1. Understanding Linear Regression


In this lesson, you'll learn the basics of linear regression and how it can be applied.

To explore more Kubicle data literacy subjects, please refer to our full library.


  1. Regression in Alteryx (00:12)

    Alteryx can help us conduct linear and logistic regression. To do this, you need to download the Alteryx predictive analytics add-in. This can be downloaded from the Alteryx admin portal. If the add-in is downloaded, you will see a predictive tab on the tools palette.

  2. Lesson Goal (00:41)

    The goal of this lesson is to understand what linear regression is and why it can be useful.

  3. Course Case Study (00:48)

    A construction company uses different blends of concrete to achieve different properties. The company experiments with different material combinations, costing time and money. They want to understand more precisely what outcomes will result from particular material combinations.

  4. Linear Regression Functions (01:20)

    A function takes in input values, transforms those values according to some specific parameters, and outputs the transformed value. For our construction company, the input values are a blend of different concrete ingredients, and the output is the compressive strength of the blend. The challenge is to identify the transformation that occurs within the function.

    Predictive models like linear regression analyze inputs and outputs and aim to identify the function that transforms the specified inputs into the specified outputs. Some complex models, like neural networks, are referred to as black boxes, as we cannot see how they transform their inputs. By contrast, models such as linear regression are completely transparent, allowing us to apply the linear regression function to data beyond the data used to create it.

    Linear regression examines a series of inputs and outputs, and produces a formula that aims to map the inputs to the outputs. We can then use this formula to predict outputs for future inputs.

  5. Linear Regression Plots (03:20)

    A scatter plot of inputs and outputs can be used to visualize the concept of linear regression. A perfect model would constantly bend and curve to hit every point. Linear regression models the relationship between the points using a single line. This line exactly hits few, if any, of the points, but it should be close enough for most points. This example illustrates that linear regression requires data to be in a roughly linear shape in order to be effective. This happens when our data is correlated.


In the next series of lessons, we'll look more closely at some of the analytical capabilities of Alteryx focusing on linear and logistic regression.

Before proceeding further, you should ensure that you have downloaded the Alteryx predictive analytics add-in.

You can check this easily by looking for the Predictive tab on the tools palette.

If it's not there, you can download it from the Alteryx admin portal.
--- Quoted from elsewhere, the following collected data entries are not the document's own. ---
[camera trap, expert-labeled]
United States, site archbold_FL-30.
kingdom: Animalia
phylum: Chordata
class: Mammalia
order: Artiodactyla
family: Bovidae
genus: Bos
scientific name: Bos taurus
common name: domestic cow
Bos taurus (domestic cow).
This add-in contains many pre-packaged tools to assist in the predictive analytics process.

Once you've installed the suite of predictive tools, you're ready to begin.

In this lesson, we'll understand what linear regression is and why it can be useful.
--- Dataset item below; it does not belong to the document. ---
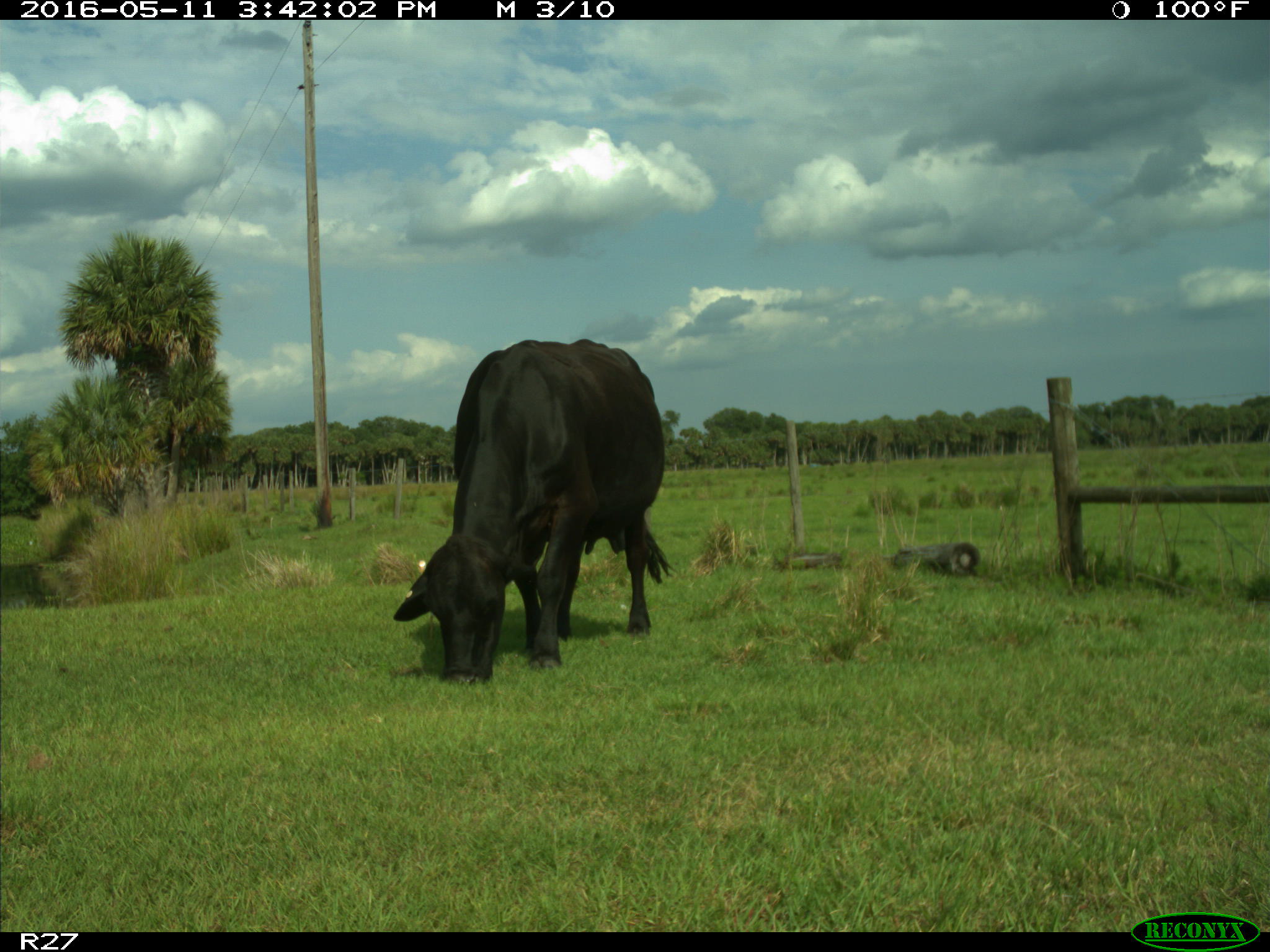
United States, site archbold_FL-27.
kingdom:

We'll start by looking at a particular case study which will demonstrate how linear regression can be used to create value.

We'll be working with a construction company that routinely uses different blends of concrete to achieve different properties such as flow and compressive strength.
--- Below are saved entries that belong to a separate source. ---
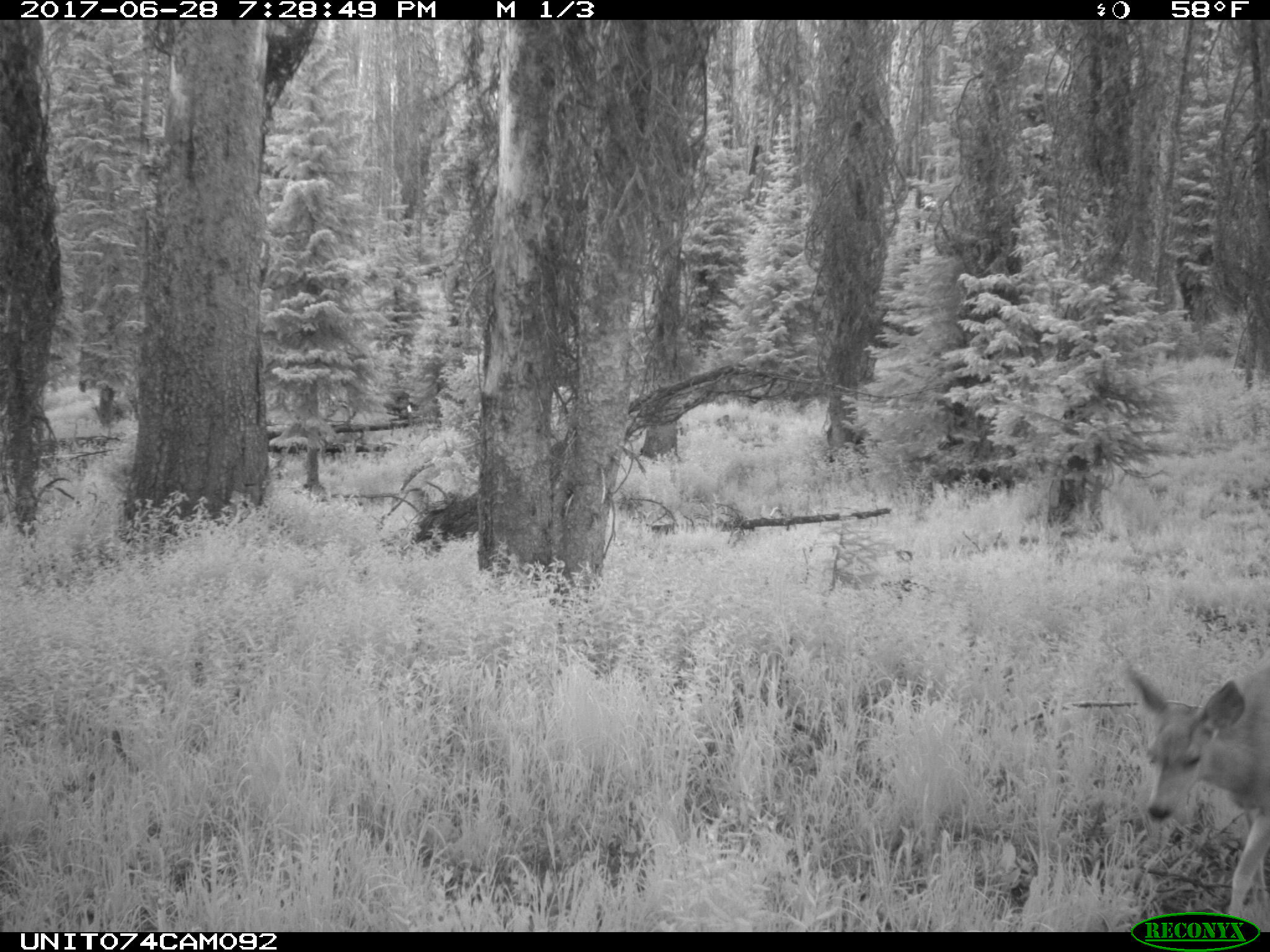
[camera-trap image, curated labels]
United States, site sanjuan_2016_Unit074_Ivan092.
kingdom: Animalia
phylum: Chordata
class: Mammalia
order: Artiodactyla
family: Cervidae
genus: Odocoileus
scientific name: Odocoileus hemionus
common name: mule deer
The company experiments with lots of different material combinations, but mixing them takes time and money.

What they really need is a method to figure out these properties without having to mix them every time.

Suppose they could do it with a simple algebra function.

Functions work by taking input values, transforming those inputs based on specific parameters, and outputting the transformed value.

Let's consider a function where the input values are a blend of different concrete ingredients such as kilograms of water and cement and the output value is the compressive strength of the blend measured in megapascals.

This would be incredibly useful as it would allow us to find the quality of different blends very quickly and cheaply.

But how do we find the mysterious parameters that make up this function? Just like a function in algebra, if you know the input and the output, you can work out what the function might actually be.

This is how a lot of predictive models work and is especially common for linear regression.

Complex models like neural networks use algorithms we can't even fully understand.

These types of algorithms are often called black boxes because we can't see what's going on inside.

Regression on the other hand is totally transparent.

It provides you with a simple algorithm that you can even use to manually calculate your predictions.

It works by reading a dataset of input values with their associated output, and examining the relationship between the two.

It will then produce a formula that will try to replicate this pattern.

Although it can read any number of input values, it's typically limited to a single output value.

This creates a kind of one-size-fits-all solution because we can use this singular formula for a wide variety of future inputs.

The drawback of the one-size-fits-all approach is that there is some degree of sacrifice on accuracy.

If we plot our inputs and outputs on a scatterplot, we can see why this might be the case.

A perfect model would be a line that bends and curves to flawlessly meet every data point.

Having a one-size-fits-all formula which is the same for all inputs, means that our line can't turn at all.

It's just a straight line that shoots through our plot.

This is why it's called linear regression.

It misses most of our data points, but if it's a good model, it will be close enough most of the time.

However, as you can see, the accuracy of our model depends a lot on our data being naturally arranged in a straight line.

This happens when our data is correlated.

In a future lesson, we'll see that correlated data is an important prerequisite for building a regression model.

Let's stop the lesson here.

In the next lesson, we'll look at the construction company's data, and see how linear regression might help with their situation.